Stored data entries
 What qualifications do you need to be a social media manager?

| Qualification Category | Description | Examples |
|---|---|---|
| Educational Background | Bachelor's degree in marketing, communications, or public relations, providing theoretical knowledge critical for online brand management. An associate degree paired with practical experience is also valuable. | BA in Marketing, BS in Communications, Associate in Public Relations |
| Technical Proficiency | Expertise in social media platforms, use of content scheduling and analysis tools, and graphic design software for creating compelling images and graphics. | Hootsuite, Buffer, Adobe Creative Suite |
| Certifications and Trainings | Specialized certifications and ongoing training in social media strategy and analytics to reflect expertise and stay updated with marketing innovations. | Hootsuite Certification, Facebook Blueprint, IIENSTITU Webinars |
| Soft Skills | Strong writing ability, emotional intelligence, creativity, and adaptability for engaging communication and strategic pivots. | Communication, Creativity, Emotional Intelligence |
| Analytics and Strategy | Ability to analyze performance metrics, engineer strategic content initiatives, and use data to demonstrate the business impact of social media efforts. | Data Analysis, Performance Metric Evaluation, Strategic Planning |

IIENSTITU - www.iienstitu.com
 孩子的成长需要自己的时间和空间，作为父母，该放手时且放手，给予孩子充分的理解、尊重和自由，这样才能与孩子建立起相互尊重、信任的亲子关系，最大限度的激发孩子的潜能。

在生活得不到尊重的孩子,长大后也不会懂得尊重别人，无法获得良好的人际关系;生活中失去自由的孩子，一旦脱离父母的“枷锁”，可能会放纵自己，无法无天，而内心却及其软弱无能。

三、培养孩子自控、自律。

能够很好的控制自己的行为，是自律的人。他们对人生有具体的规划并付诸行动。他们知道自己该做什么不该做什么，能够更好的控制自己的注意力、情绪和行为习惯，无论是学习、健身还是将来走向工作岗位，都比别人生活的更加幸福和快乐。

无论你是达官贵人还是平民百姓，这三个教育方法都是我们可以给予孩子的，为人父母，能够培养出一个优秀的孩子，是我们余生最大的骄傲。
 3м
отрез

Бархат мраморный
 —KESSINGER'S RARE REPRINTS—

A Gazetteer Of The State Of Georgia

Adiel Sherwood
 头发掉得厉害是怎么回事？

TASK STATEMENT:
If a line of the data contains "IIENSTITU", copy it out.

EXERCISE SOLUTION:
| Certifications and Trainings | Specialized certifications and ongoing training in social media strategy and analytics to reflect expertise and stay updated with marketing innovations. | Hootsuite Certification, Facebook Blueprint, IIENSTITU Webinars |
IIENSTITU - www.iienstitu.com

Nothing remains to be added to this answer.